7. Improve error handling and logging

Before (v2):

  • Basic error printing
  • Limited context in error messages
  • No resource cleanup on errors

After (v3):

  • Detailed error context and timestamps
  • Proper exception type handling
  • Resource cleanup on all error paths
  • Connection status checking before operations

Migration checklist

  • Update API endpoint from v2 to v3
  • Change base URL to streaming.assemblyai.com
  • Update message type handling (Begin, Turn, Termination)
  • Implement threading.Event() for thread control
  • Add proper resource cleanup in all code paths
  • Update field names in message parsing
  • Add graceful shutdown with termination messages
  • Implement timeout-based thread joining
  • Add detailed error logging with context
  • Test KeyboardInterrupt handling
  • Verify audio resource cleanup
  • Test connection failure scenarios

Testing your migration

  1. Basic Functionality: Verify transcription works with simple speech
  2. Error Handling: Test with invalid API keys or network issues
  3. Graceful Shutdown: Test Ctrl+C interruption
  4. Resource Cleanup: Monitor for memory leaks during extended use
  5. Thread Management: Verify proper thread termination
  6. Message Formatting: Test with format_turns enabled/disabled

Common migration issues

Issue: “WebSocket connection failed”

Solution: Verify you’re using the new v3 endpoint URL and proper authentication header format.

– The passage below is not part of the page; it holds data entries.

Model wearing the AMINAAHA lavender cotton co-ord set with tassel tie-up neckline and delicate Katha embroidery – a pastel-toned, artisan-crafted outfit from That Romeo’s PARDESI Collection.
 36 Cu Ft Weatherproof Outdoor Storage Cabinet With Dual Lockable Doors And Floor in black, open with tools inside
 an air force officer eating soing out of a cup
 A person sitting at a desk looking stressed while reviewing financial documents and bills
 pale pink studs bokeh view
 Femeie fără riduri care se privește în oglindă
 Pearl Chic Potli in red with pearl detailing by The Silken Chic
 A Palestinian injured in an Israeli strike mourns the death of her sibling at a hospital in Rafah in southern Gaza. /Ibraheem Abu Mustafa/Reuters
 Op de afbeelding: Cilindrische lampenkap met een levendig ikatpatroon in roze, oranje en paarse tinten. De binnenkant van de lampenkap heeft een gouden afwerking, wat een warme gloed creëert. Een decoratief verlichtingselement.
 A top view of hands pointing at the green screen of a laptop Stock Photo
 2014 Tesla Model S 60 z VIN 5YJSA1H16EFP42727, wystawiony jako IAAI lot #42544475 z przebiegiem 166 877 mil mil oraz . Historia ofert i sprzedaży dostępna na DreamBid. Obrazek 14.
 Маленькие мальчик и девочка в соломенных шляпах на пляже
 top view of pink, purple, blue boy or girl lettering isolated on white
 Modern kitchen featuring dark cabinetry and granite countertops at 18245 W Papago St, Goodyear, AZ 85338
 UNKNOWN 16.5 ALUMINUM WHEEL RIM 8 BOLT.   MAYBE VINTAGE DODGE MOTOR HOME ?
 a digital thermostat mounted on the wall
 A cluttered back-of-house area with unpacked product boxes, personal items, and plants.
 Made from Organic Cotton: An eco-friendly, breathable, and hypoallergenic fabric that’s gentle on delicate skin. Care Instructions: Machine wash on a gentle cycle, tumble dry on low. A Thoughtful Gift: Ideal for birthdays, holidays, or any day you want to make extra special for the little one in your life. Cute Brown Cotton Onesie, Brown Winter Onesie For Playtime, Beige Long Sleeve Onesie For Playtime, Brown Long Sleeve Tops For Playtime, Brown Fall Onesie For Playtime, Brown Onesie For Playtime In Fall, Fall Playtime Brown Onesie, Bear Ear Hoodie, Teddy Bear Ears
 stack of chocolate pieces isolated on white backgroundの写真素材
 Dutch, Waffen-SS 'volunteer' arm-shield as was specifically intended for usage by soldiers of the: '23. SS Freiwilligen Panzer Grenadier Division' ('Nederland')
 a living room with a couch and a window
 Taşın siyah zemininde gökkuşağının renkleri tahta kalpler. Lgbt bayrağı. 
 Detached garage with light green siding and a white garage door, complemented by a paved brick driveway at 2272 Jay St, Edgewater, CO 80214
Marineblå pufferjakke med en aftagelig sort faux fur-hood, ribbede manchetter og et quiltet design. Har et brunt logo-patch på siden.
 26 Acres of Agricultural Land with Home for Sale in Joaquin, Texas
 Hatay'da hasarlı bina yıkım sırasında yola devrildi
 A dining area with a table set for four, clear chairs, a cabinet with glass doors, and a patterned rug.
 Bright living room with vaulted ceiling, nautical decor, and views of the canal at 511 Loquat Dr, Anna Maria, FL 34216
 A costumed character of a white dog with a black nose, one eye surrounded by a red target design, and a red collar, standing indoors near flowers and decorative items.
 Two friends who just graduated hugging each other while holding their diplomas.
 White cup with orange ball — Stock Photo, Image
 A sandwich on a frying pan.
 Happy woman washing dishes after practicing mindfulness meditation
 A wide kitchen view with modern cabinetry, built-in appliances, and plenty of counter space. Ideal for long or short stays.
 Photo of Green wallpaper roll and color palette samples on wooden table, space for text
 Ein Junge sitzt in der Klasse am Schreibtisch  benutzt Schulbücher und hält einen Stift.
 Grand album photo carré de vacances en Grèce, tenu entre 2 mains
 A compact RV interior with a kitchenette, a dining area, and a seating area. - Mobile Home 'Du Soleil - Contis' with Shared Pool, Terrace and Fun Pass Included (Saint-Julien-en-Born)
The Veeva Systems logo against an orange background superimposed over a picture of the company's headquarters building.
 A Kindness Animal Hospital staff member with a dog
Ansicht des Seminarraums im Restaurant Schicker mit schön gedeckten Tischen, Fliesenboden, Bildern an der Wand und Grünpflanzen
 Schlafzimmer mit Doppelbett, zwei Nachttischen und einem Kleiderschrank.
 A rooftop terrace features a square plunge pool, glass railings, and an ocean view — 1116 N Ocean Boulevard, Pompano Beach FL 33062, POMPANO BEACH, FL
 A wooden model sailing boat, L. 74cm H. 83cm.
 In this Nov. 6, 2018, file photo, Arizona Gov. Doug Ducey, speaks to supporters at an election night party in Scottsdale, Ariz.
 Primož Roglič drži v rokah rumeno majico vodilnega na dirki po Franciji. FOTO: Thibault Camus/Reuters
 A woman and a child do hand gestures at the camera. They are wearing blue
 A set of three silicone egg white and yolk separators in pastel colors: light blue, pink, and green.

Issue: “Message type not recognized”

Solution: Update message type handling from old names (SessionBegins, PartialTranscript) to new ones (Begin, Turn).

Issue: “Audio thread won’t stop”

Solution: Ensure you’re using threading.Event() and calling stop_event.set() in error handlers.

Issue: “Resource leak warnings”

Solution: Verify all audio resources are properly cleaned up in on_close and finally blocks.

Benefits of migration

  • Improved Reliability: Better error handling and recovery
  • Lower Latency: Reduced buffer sizes for faster response
  • Enhanced Features: Formatted transcripts and session statistics
  • Better Resource Management: Proper cleanup prevents memory leaks
  • Graceful Shutdown: Clean termination with proper cleanup
  • Modern Architecture: Improved threading and event handling

Conclusion

This migration provides a more robust, maintainable, and feature-rich streaming transcription implementation. The enhanced error handling, resource management, and modern API features make it suitable for production use cases where reliability and performance are critical.